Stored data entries
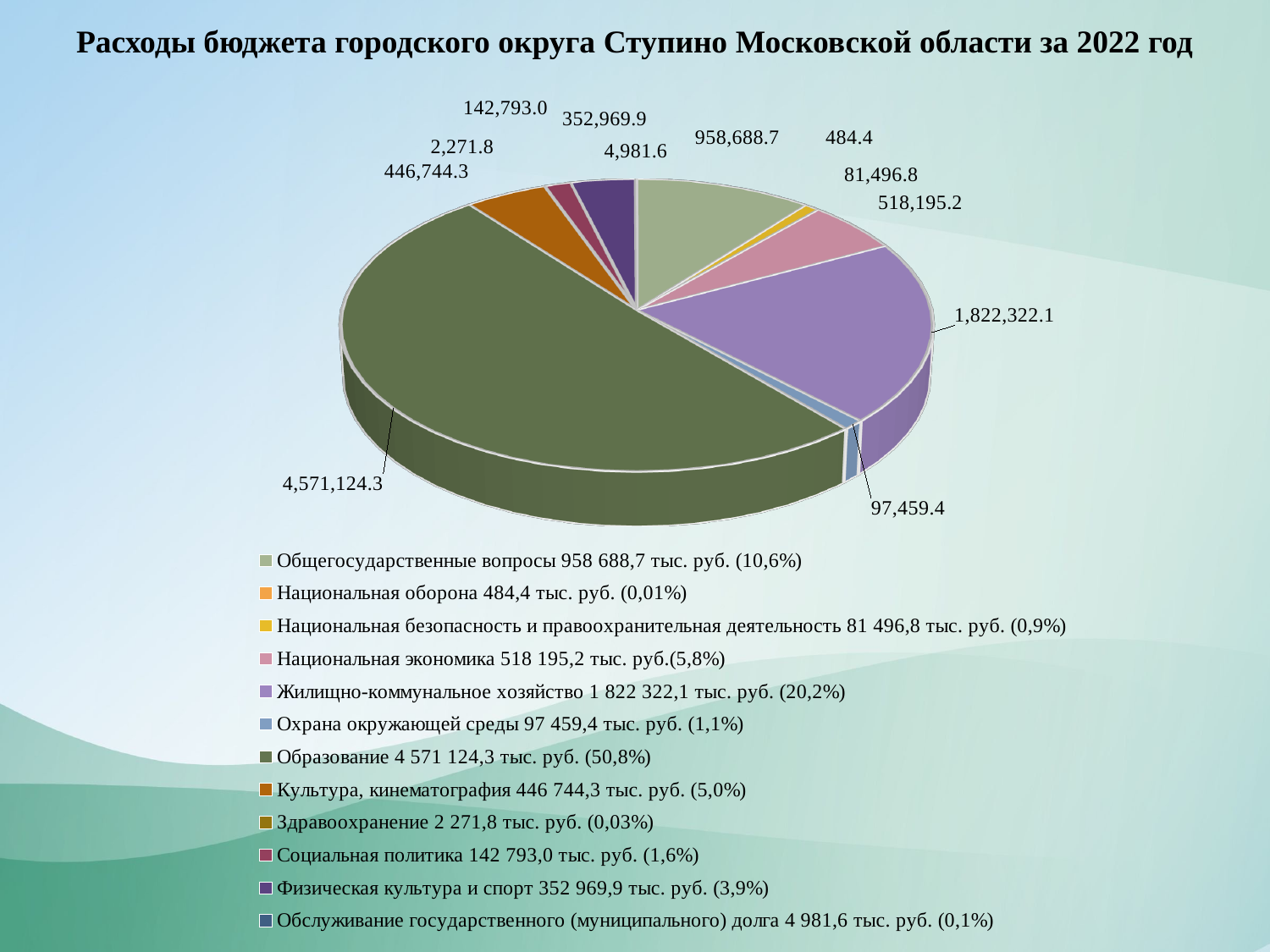
Which category has the smallest value in the pie chart? Национальная оборона What is the difference between the value for Общегосударственные вопросы (958,688.7) and the value for Национальная экономика (518,195.2)? 440,493.5 What kind of chart is shown on the slide? Pie chart What is the title of the slide? Расходы бюджета городского округа Ступино Московской области за 2022 год How many expenditure categories does the pie chart show? 12 What is the value shown for Национальная экономика? 518,195.2 What share of the budget expenditures does Жилищно-коммунальное хозяйство account for, according to the legend? 20,2% What share of the budget expenditures does Образование account for, according to the legend? 50,8% What is the value shown for Жилищно-коммунальное хозяйство? 1,822,322.1 Which category has the largest share of the budget expenditures? Образование Which is larger: the value for Общегосударственные вопросы or the value for Национальная экономика? Общегосударственные вопросы What is the value shown for Культура, кинематография? 446,744.3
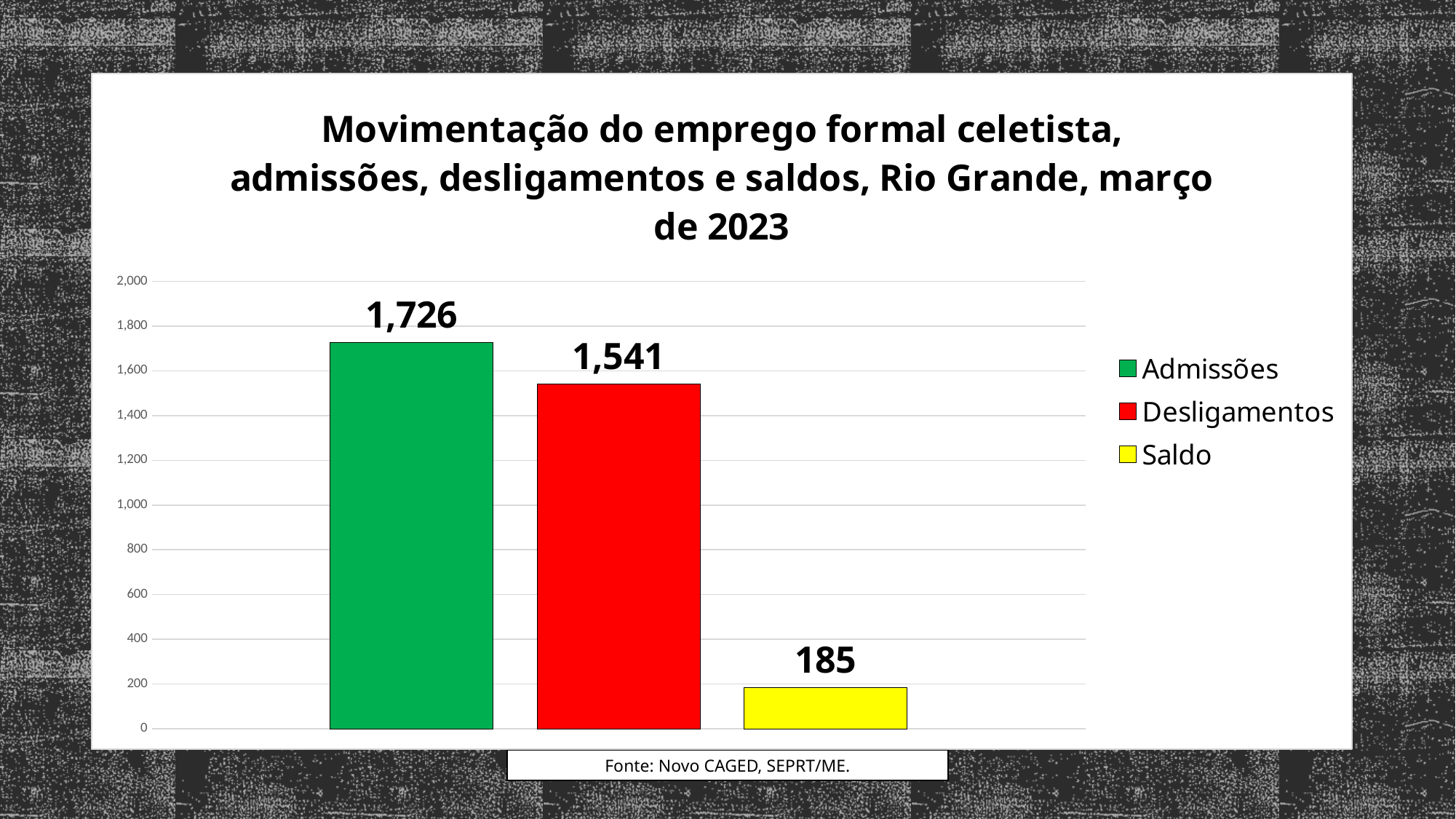
What is the value for Saldo? 185 What is the value for Desligamentos? 1,541 What is the difference between Admissões and Desligamentos? 185 Which series has the highest value? Admissões How many series does the legend list? 3 What kind of chart is shown on the slide? bar chart How many bars are plotted in the chart? 3 Which series has the lowest value? Saldo Which is larger, Admissões or Desligamentos? Admissões What colour is the bar for Saldo? yellow What is the value for Admissões? 1,726 Is the value for Desligamentos greater or less than 1,600? less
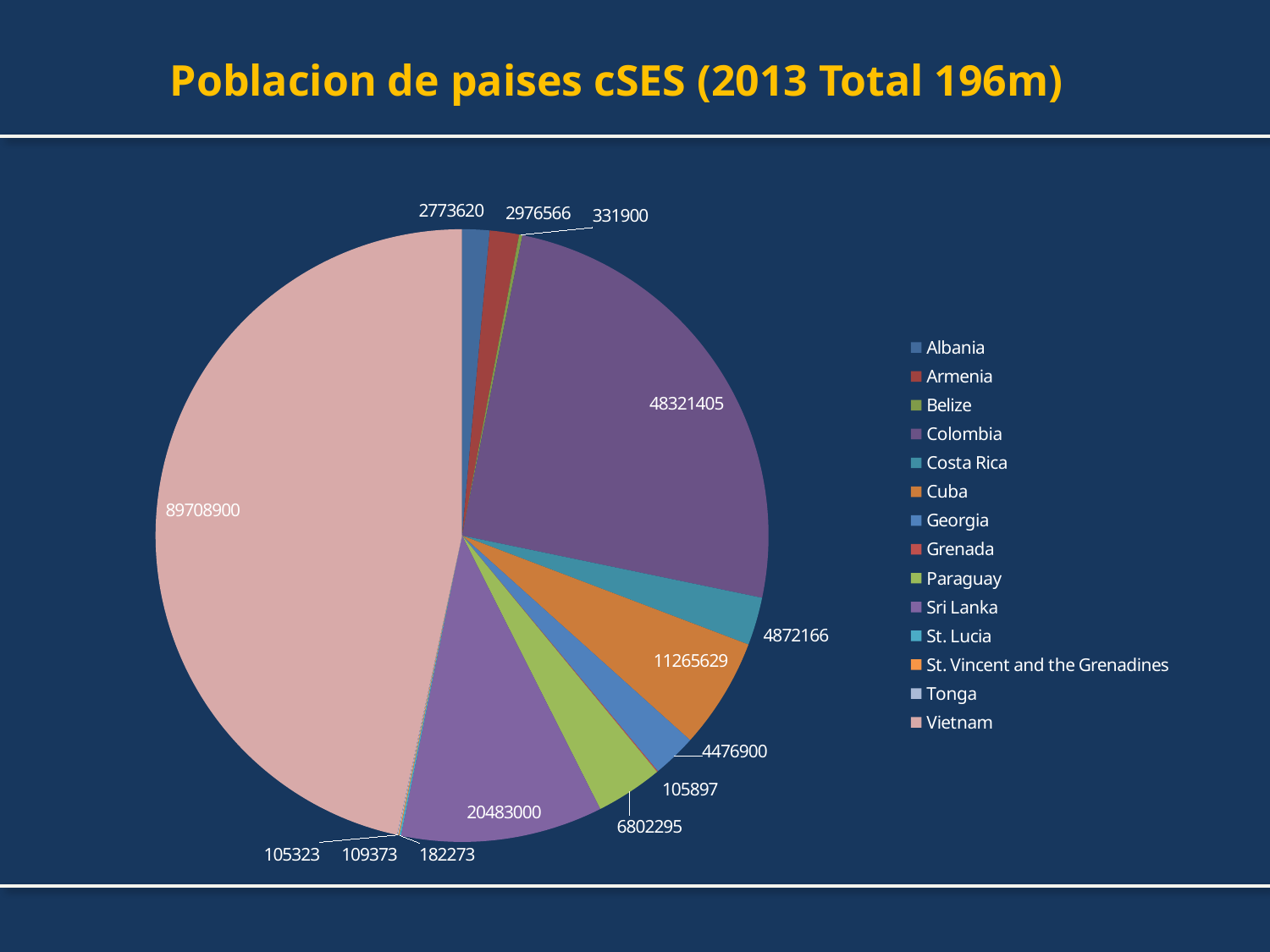
What is the population value shown for Cuba? 11265629 What kind of chart is shown on the slide? pie chart Which country has the smallest value shown on the chart? Tonga What is the population value shown for Sri Lanka? 20483000 What is the population value shown for Vietnam? 89708900 Which has the larger value, Costa Rica or Georgia? Costa Rica What is the population value shown for Paraguay? 6802295 What is the title of the chart? Poblacion de paises cSES (2013 Total 196m) What is the population value shown for Colombia? 48321405 What is the difference between the values for Colombia and Sri Lanka? 27838405 How many countries does the legend list? 14 Which country has the largest slice of the pie? Vietnam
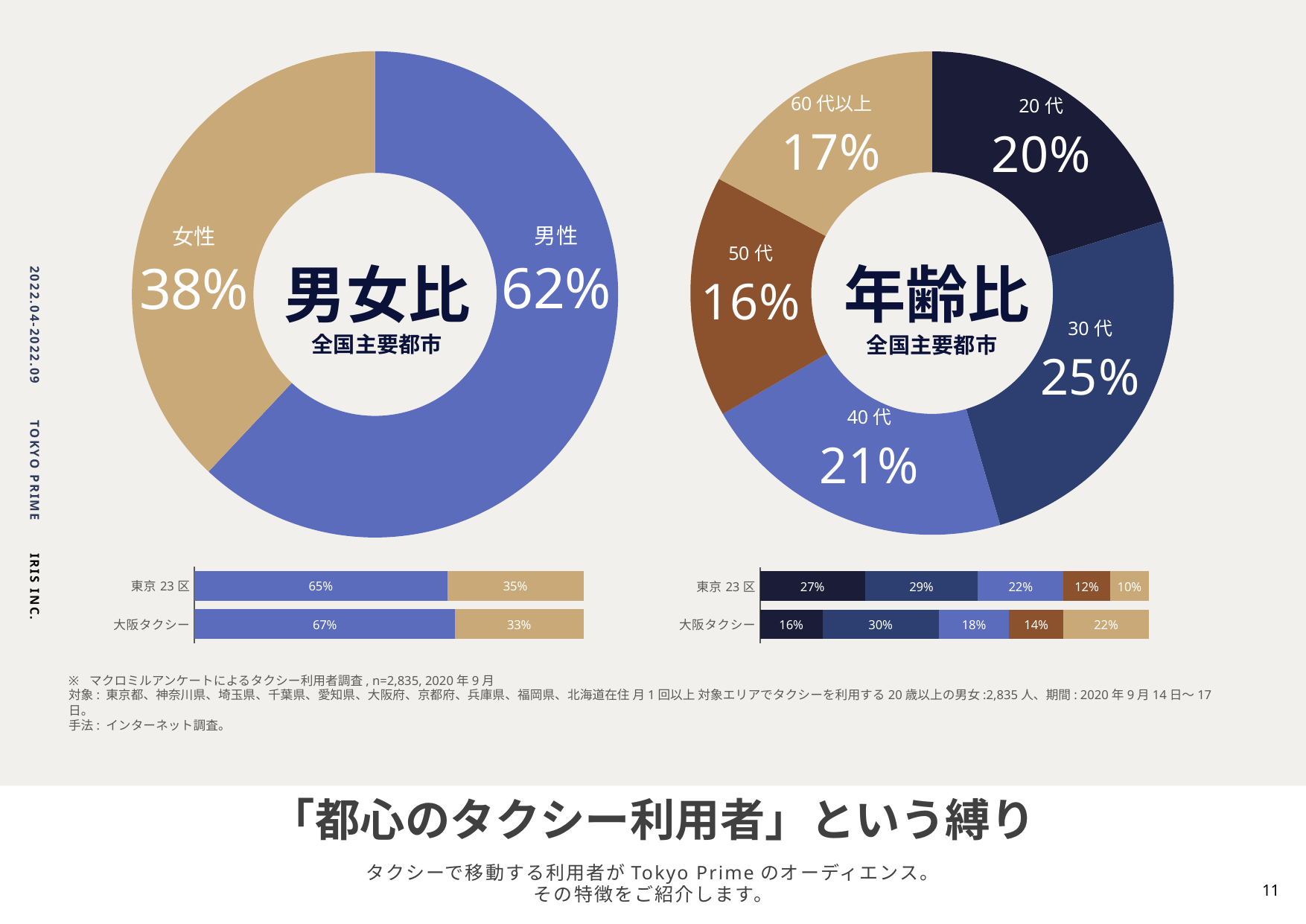
In the 年齢比 donut chart, what is the difference between the shares of 30代 and 60代以上? 8% In the stacked bar chart below the 男女比 donut, what is the value of the second (tan) segment for 東京 23 区? 35% In the 年齢比 donut chart, how many age groups are shown? 5 In the 年齢比 donut chart, which age group has the smallest share? 50代 In the stacked bar chart below the 男女比 donut, what is the value of the first (blue) segment for 大阪タクシー? 67% In the stacked bar chart below the 年齢比 donut, which is larger for 東京 23 区: the first (dark navy) segment or the second (navy) segment? the second (navy) segment In the 男女比 donut chart, what is the share for 男性? 62% In the 男女比 donut chart, what is the share for 女性? 38% In the 年齢比 donut chart, which age group has the largest share? 30代 In the stacked bar chart below the 年齢比 donut, what is the value of the last (tan) segment for 大阪タクシー? 22% In the 年齢比 donut chart, what is the share for 40代? 21% What kind of chart is the 男女比 chart? donut (pie) chart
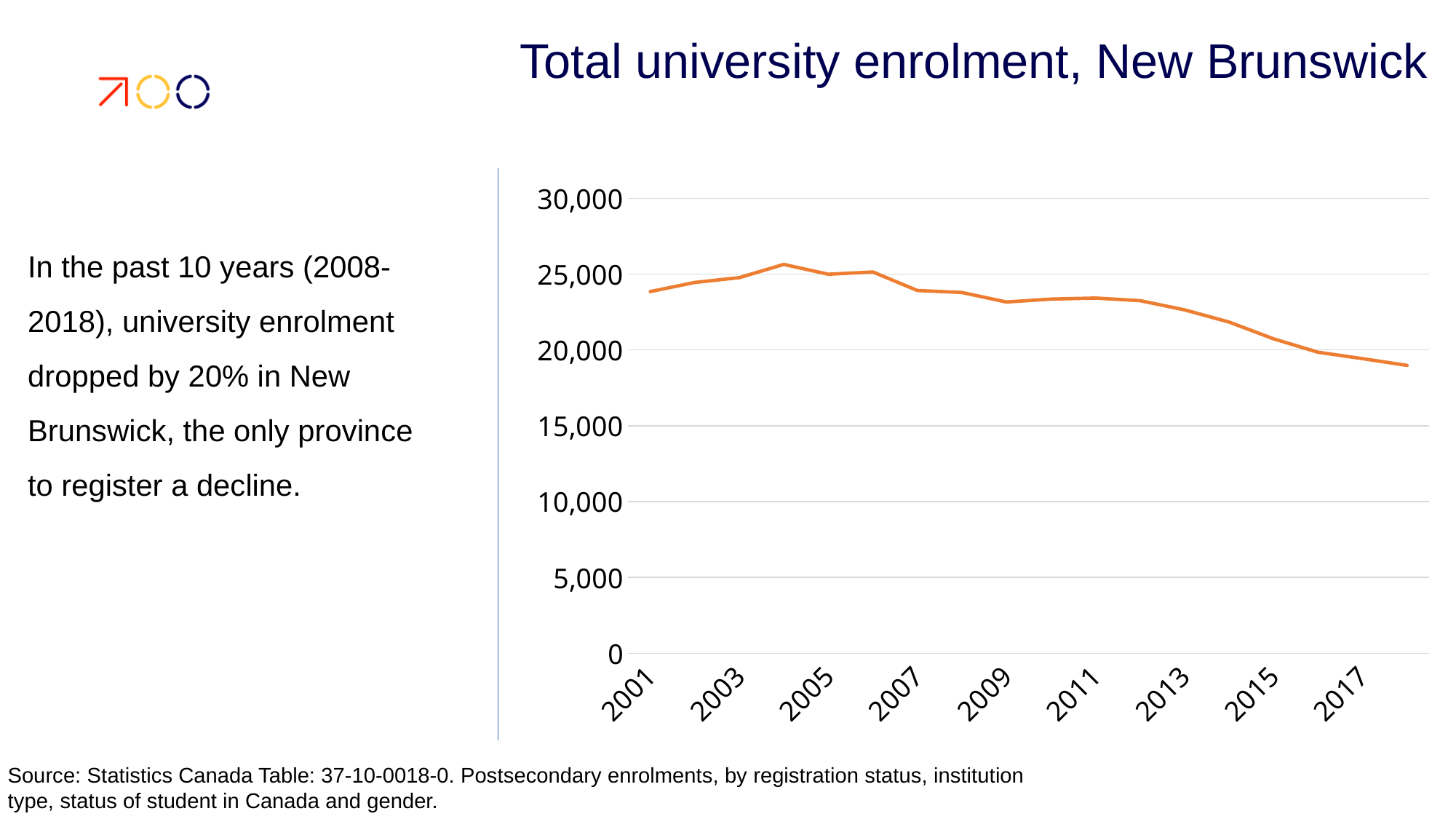
Is the value for 2017 greater or less than 20,000? less What is the title of the chart? Total university enrolment, New Brunswick Is the value for 2013 greater or less than 20,000? greater Do the values generally rise or fall from 2009 to 2017? fall How many year labels are shown on the x axis? 9 What kind of chart is shown on the slide? line chart Is the value for 2001 greater or less than 25,000? less Which is larger, the value for 2001 or the value for 2017? 2001 What is the highest value shown on the y axis? 30,000 Which year has the highest enrolment on the chart? 2004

Exercise instructions:
Output every line of the records above as a Markdown table with the columns No. and Line, giving each row a number and leaving out blank lines and the pictures.

Written answer:
| No. | Line |
|---|---|
| 1 | Which category has the smallest value in the pie chart? Национальная оборона What is the difference between the value for Общегосударственные вопросы (958,688.7) and the value for Национальная экономика (518,195.2)? 440,493.5 What kind of chart is shown on the slide? Pie chart What is the title of the slide? Расходы бюджета городского округа Ступино Московской области за 2022 год How many expenditure categories does the pie chart show? 12 What is the value shown for Национальная экономика? 518,195.2 What share of the budget expenditures does Жилищно-коммунальное хозяйство account for, according to the legend? 20,2% What share of the budget expenditures does Образование account for, according to the legend? 50,8% What is the value shown for Жилищно-коммунальное хозяйство? 1,822,322.1 Which category has the largest share of the budget expenditures? Образование Which is larger: the value for Общегосударственные вопросы or the value for Национальная экономика? Общегосударственные вопросы What is the value shown for Культура, кинематография? 446,744.3 |
| 2 | What is the value for Saldo? 185 What is the value for Desligamentos? 1,541 What is the difference between Admissões and Desligamentos? 185 Which series has the highest value? Admissões How many series does the legend list? 3 What kind of chart is shown on the slide? bar chart How many bars are plotted in the chart? 3 Which series has the lowest value? Saldo Which is larger, Admissões or Desligamentos? Admissões What colour is the bar for Saldo? yellow What is the value for Admissões? 1,726 Is the value for Desligamentos greater or less than 1,600? less |
| 3 | What is the population value shown for Cuba? 11265629 What kind of chart is shown on the slide? pie chart Which country has the smallest value shown on the chart? Tonga What is the population value shown for Sri Lanka? 20483000 What is the population value shown for Vietnam? 89708900 Which has the larger value, Costa Rica or Georgia? Costa Rica What is the population value shown for Paraguay? 6802295 What is the title of the chart? Poblacion de paises cSES (2013 Total 196m) What is the population value shown for Colombia? 48321405 What is the difference between the values for Colombia and Sri Lanka? 27838405 How many countries does the legend list? 14 Which country has the largest slice of the pie? Vietnam |
| 4 | In the 年齢比 donut chart, what is the difference between the shares of 30代 and 60代以上? 8% In the stacked bar chart below the 男女比 donut, what is the value of the second (tan) segment for 東京 23 区? 35% In the 年齢比 donut chart, how many age groups are shown? 5 In the 年齢比 donut chart, which age group has the smallest share? 50代 In the stacked bar chart below the 男女比 donut, what is the value of the first (blue) segment for 大阪タクシー? 67% In the stacked bar chart below the 年齢比 donut, which is larger for 東京 23 区: the first (dark navy) segment or the second (navy) segment? the second (navy) segment In the 男女比 donut chart, what is the share for 男性? 62% In the 男女比 donut chart, what is the share for 女性? 38% In the 年齢比 donut chart, which age group has the largest share? 30代 In the stacked bar chart below the 年齢比 donut, what is the value of the last (tan) segment for 大阪タクシー? 22% In the 年齢比 donut chart, what is the share for 40代? 21% What kind of chart is the 男女比 chart? donut (pie) chart |
| 5 | Is the value for 2017 greater or less than 20,000? less What is the title of the chart? Total university enrolment, New Brunswick Is the value for 2013 greater or less than 20,000? greater Do the values generally rise or fall from 2009 to 2017? fall How many year labels are shown on the x axis? 9 What kind of chart is shown on the slide? line chart Is the value for 2001 greater or less than 25,000? less Which is larger, the value for 2001 or the value for 2017? 2001 What is the highest value shown on the y axis? 30,000 Which year has the highest enrolment on the chart? 2004 |